We're still not totally in the "safe zone" of the second trimester. But we've had two ultrasounds with beautiful heartbeats, and heard the heartbeat with the Doppler. My placenta has taken over the production of progesterone that likely plagued my body in the past when I was blasting myself via shots to the rear. We should be in the clear. Or, at least, we are normal at this point. Horrible things could still happen, but the likelihood should be the same for us as it is the other people. Hopefully we end up with the majority this time.
We told Audrey's birth parents and they were elated for us. I cried when I read their email (damn hormones!), as having their support meant so much to me. Our families are thrilled. Our friends are thrilled. We are awestruck still.

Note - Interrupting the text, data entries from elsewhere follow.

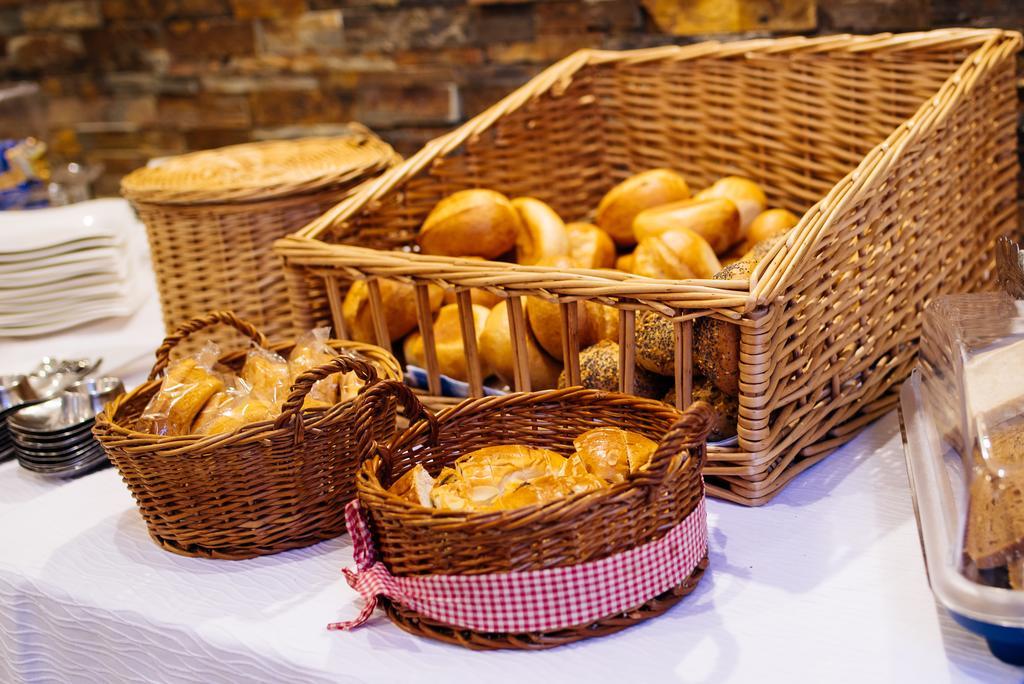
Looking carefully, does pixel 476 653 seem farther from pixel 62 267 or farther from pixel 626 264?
pixel 62 267

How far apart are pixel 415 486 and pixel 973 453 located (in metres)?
0.46

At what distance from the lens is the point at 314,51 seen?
2.30 m

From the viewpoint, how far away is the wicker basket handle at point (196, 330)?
1.10m

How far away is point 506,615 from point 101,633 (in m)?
0.45

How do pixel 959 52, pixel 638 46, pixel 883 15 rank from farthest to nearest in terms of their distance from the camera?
pixel 638 46
pixel 883 15
pixel 959 52

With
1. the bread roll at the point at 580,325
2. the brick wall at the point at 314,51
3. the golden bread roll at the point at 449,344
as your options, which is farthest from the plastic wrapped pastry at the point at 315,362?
the brick wall at the point at 314,51

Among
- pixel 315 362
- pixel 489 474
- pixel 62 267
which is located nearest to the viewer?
pixel 489 474

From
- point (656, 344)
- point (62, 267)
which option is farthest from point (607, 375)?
point (62, 267)

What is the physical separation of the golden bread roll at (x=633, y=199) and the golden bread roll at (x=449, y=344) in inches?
11.9

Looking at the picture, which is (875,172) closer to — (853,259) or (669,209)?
(853,259)

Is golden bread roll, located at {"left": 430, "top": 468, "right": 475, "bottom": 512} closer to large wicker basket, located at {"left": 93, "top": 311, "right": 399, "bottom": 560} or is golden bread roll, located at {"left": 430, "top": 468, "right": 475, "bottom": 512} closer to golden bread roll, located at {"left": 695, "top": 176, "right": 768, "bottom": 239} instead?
large wicker basket, located at {"left": 93, "top": 311, "right": 399, "bottom": 560}

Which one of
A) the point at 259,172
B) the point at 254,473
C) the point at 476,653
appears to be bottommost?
the point at 476,653

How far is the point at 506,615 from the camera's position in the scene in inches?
31.5

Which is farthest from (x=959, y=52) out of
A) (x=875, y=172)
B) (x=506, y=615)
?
(x=506, y=615)
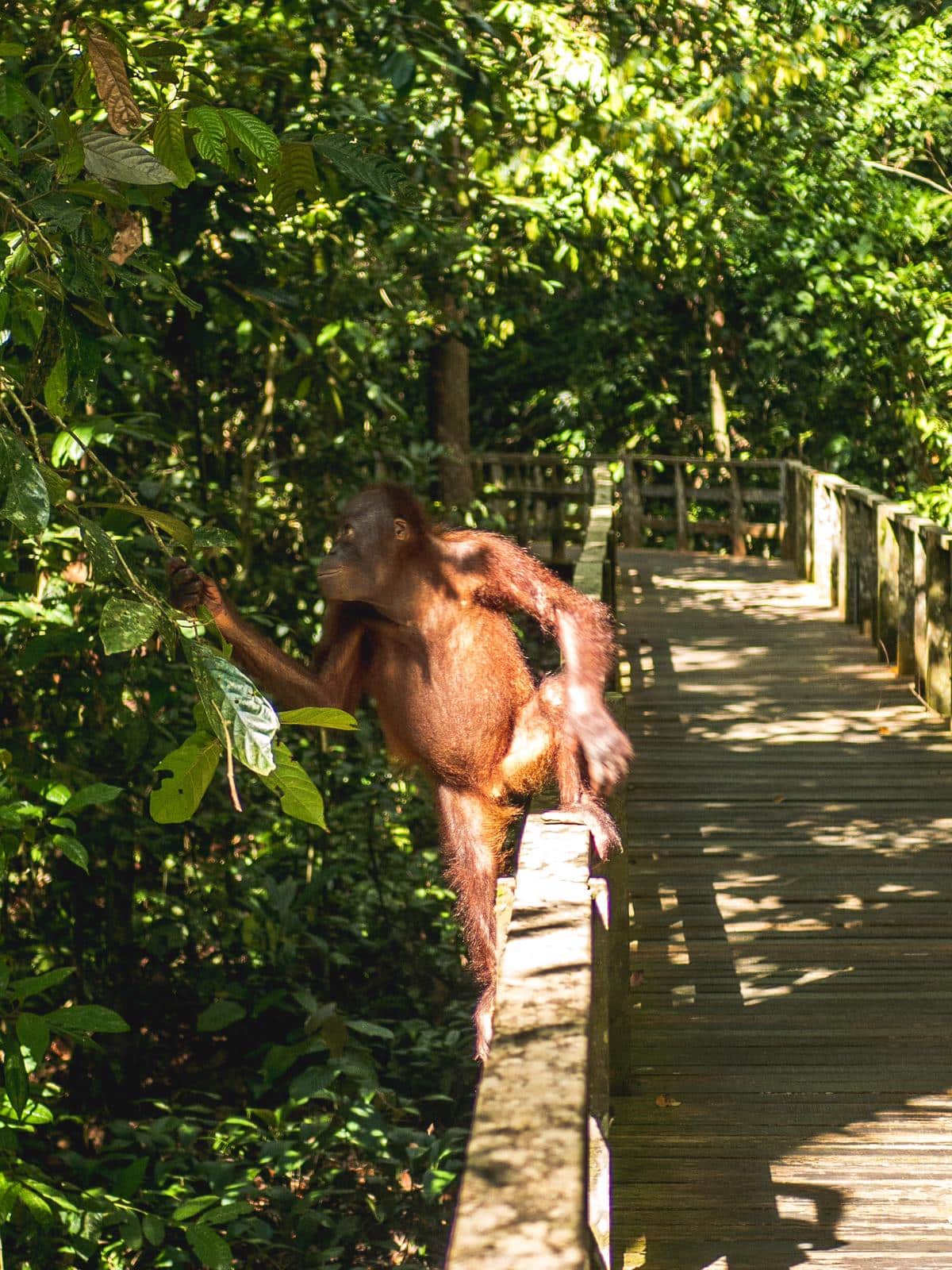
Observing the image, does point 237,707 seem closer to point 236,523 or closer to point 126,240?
point 126,240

This blog has been such an awesome outlet for me during our journey over the past years. Both my husband and I go back and read our ups and downs, and we relive both with equal emotion. Thank you so incredibly much for letting me share this with you. Now that we're seeing the end of that journey (and still are at the beginning of the most beautiful one - parenthood), I'm not sure I have more to say. I'm not planning on covering the pregnancy here; there are plenty of weekly/monthly pregnancy updates out there. I want to live in the moment and cherish every second with my now growing family. I'll maybe post an update here or there, maybe when the baby is born.
So this seems like an appropriate time to bid blogland adieu as our lives have morphed in ways I could have never fathomed. I wish you nothing but the best possible life, and I can only hope that you find and experience the miracles in your life as we have had in ours. Thank you for all you have done for me.